In crng_make_state(), there are three unlikely conditionals where locks
are taken. The first is:

    if (!crng_ready()) {
        ... do some expensive things involving locks ...
	... but only during early boot before the rng is initialized ...
    }

The second one is:

    if (unlikely(time_is_before_jiffies(READ_ONCE(base_crng.birth) + crng_reseed_interval()))) {
        ... do something less expensive involving locks ...
	... which happens approximately once per minute ...
    }

The third one is:

    if (unlikely(crng->generation != READ_ONCE(base_crng.generation))) {
        ... do something even less expensive involving locks ...
	... which happens when after a different cpu hit the above ...
    }

So all three of these conditions are pretty darn unlikely, with the
exception of the first one that happens all the time during early boot
before the RNG is initialized, after which it is static-branched out and
never triggers again. So as far as /locks/ are concerned, things should
be good here.

However, in order to operate on per-cpu data, and therefore be lockless
most of the time, it does take a "local lock", which is basically just
disabling interrupts on non-RT to do a short operation:

    local_lock_irqsave(&crngs.lock, flags);
    crng = raw_cpu_ptr(&crngs);
    crng_fast_key_erasure(...);
    local_unlock_irqrestore(&crngs.lock, flags);

crng_fast_key_erasure(), in turn, computes a single block of chacha20,
which should be relatively fast. So the critical section is very short
there.

The reason that's local_lock_irqsave() rather than local_lock() (which
would only disable preemption, I believe), is because IRQ handlers are
supposed to be able to have access to random bytes too. It seems like it
wouldn't be a super nice thing to remove that capability.

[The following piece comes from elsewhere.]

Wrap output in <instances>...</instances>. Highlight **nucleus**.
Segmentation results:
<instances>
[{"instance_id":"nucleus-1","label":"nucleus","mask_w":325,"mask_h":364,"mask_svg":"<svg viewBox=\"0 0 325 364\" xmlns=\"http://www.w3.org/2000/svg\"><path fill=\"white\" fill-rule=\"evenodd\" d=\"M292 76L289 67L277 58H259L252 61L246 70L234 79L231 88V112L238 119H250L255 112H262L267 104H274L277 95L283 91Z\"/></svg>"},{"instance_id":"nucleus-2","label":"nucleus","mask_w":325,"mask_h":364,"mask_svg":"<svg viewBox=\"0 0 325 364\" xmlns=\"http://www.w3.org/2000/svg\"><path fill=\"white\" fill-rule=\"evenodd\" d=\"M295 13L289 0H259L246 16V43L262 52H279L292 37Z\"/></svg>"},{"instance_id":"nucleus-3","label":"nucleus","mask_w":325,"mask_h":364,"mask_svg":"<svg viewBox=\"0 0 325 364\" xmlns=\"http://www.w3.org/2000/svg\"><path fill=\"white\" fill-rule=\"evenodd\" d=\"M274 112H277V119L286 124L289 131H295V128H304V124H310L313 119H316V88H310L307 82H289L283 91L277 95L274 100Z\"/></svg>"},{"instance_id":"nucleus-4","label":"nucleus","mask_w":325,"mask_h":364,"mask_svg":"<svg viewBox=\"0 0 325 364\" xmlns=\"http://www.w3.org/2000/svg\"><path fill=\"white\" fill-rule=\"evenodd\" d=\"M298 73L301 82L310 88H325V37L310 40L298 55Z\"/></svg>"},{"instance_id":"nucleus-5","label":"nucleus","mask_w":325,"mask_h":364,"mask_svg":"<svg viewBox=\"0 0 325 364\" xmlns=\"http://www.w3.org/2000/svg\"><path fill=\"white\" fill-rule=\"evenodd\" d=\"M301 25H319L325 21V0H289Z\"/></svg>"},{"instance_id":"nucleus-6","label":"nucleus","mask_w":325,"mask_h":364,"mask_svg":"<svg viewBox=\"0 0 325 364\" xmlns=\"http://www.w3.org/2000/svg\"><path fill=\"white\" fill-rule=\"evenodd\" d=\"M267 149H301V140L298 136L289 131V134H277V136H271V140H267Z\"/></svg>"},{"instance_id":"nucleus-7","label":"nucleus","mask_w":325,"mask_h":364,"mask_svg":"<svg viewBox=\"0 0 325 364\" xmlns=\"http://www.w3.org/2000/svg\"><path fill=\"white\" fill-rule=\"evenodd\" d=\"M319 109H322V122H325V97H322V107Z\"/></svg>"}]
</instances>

It might be possible to double the amount of per-cpu data and have a
separate state for IRQ than for non-IRQ, but that seems kind of wasteful
and complex/hairy to implement.

So that leads me to wonder more about the context: why does this matter?
It looks like you're hitting this from a DO_ONCE() thing, which are
usually only hit, as the name says, once, and then incur the overhead of
firing off a worker to change the once-static-branch, which means
DO_ONCE()es aren't very fast anyway? Or does that not accurately reflect
what's happening?

I'll also CC Sebastian here, who worked with me on that local lock and
might have some insights on IRQ latency as well.